Did not mean for this tread to get so personal

It was just a perspective on changing world markets and pressures on ones family for the future


----------



## Eder (Feb 16, 2011)

Haha...my kid suggested a few years back that he would like to move home with his girlfriend...I sold my house and bought a sailboat to avoid this (he gets seasick)
Since then he has manned up,quit whining,and is earning 6 figures in the oil sands (and yes the reported layoffs are mostly in the media's head, his company just added almost 1000 skilled workers)
As for manufacturing in Canada...*censored **** ****


----------



## Letran (Apr 7, 2014)

none said:


> Give me a break. baby boomers are the most entitled group of individuals on the planet. The lived off 'the greatest generation' who built all the infrastructure, have lived in a period of peace and huge economic growth, were given free and competitive education, hogged into great pensions and job security and the icing on the cake extracted a 2 generations of housing gains JUST before they retire. Old person... PLEASE.
> 
> Now the oldies complain that they don't want to pay for education - grade 12 which they received is worth a post secondary diploma or a degree currently but "don't touch my health care or other entitlements". Ridiculous.


 I can't say I disagree. 

My parents are baby boomers but we are immigrants 25 years ago. So they didn't exactly benefit from times at least not in Canada. My uncles though who've been here since the 70s seems to remember those as the good old days. Jobs right out of high-school, university. Job security, No need for RRSPs because everybody is expected to get a huge pension. 

Instead for us, working stiffs now we live in a age where COUNTRIES are going bankrupt.

I could agree though that 2008+ was a bad for the people that was just about to retire.

Times change. Better or worse will depend on your perspective. 

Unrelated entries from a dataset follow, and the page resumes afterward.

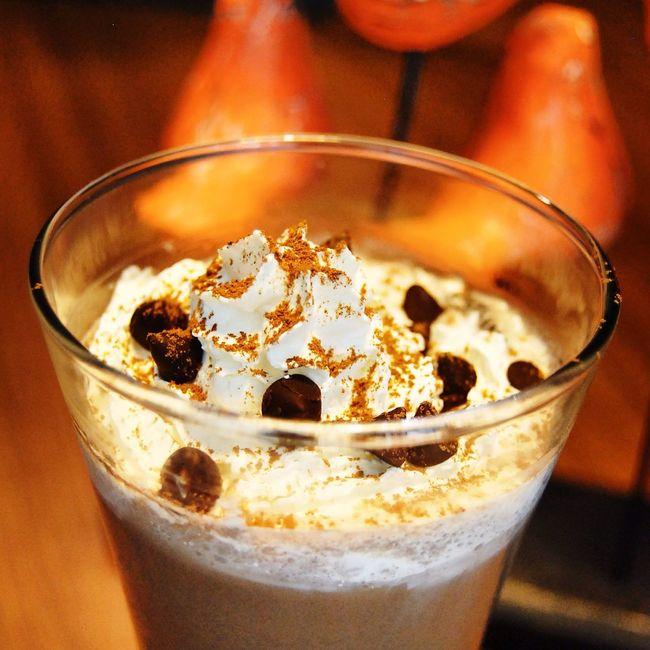 Classic chocolate and chip coffee! Yummy! Coffee Coffee Time Coffee ☕ Enjoying Life Jakarta Cafe Taking Photos Drinks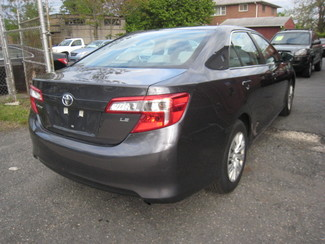 2014 Toyota Camry LE  One Owner Clean Carfax New Brunswick, New Jersey 5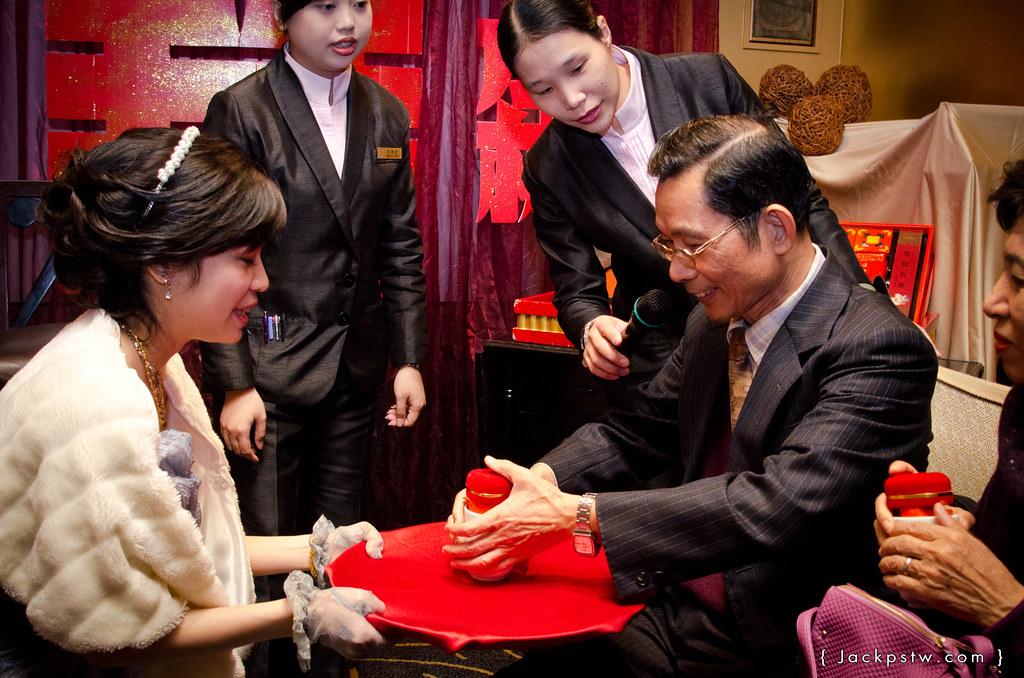 新娘奉茶給男方父親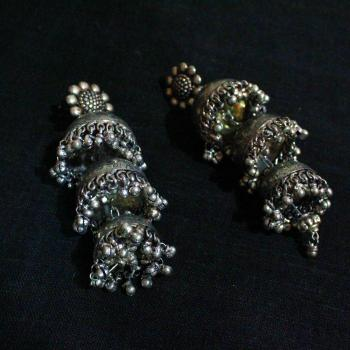 ANTIQUE STYLE EARRING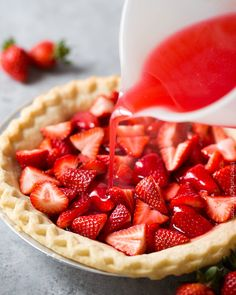 This Frischs Big Boy Fresh Strawberry Pie The Chunky Chef is a good for your Lunch made with wholesome ingredients! Shoneys Strawberry Pie, Strawberry Desserts, Köstliche Desserts, Strawberry Glaze, Dessert Recipes, Pie Dessert, Healthy Desserts, Delicious Vegan Recipes, Delicious Desserts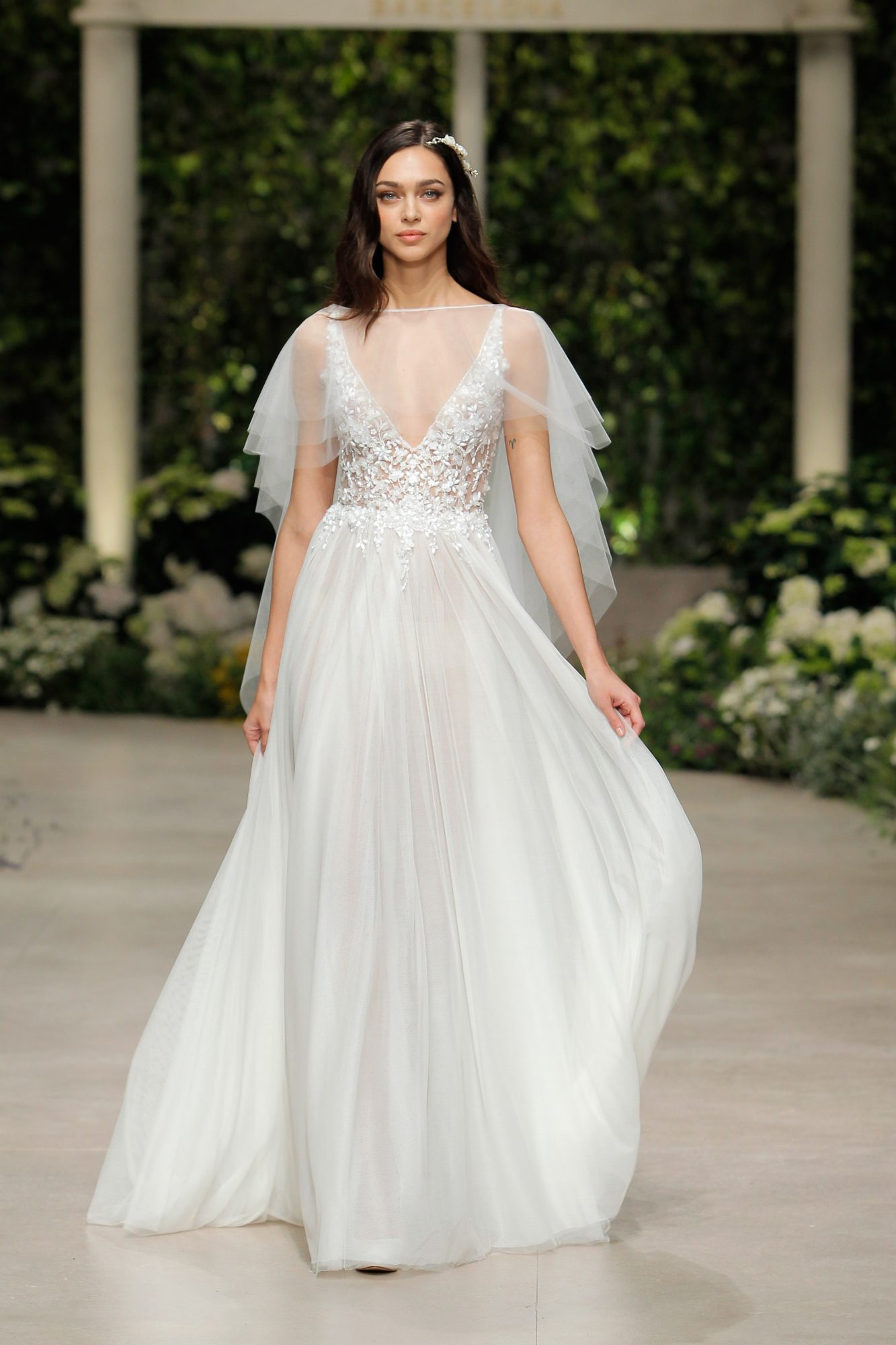 pronovias wedding dress spring 2019 a-line v-neck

So yeah, I wonder who got the better end of that stick.


----------



## Letran (Apr 7, 2014)

sags said:


> From what I have read and observed.............it all started falling apart with the "free trade" theory.
> 
> The Auto Pact got cancelled and China started flooding the markets with cheap goods.
> 
> ...


I do not know how we can complain from "cheap crap from China" and the same time go to Walmart and buy a cart full of stuff.

It's easy to complain about free trade and at the same time reap from its benefits. I'm sad that manufacturing in Ontario, in Canada for these types of goods are not competitive. But we have to acknowledge that we are part of a global economy we can pretend that China is not there, but it doesn't mean it doesn't exist. We could have position ourselves a bit better maybe to the changing economic climate. But Free Trade was inevitable.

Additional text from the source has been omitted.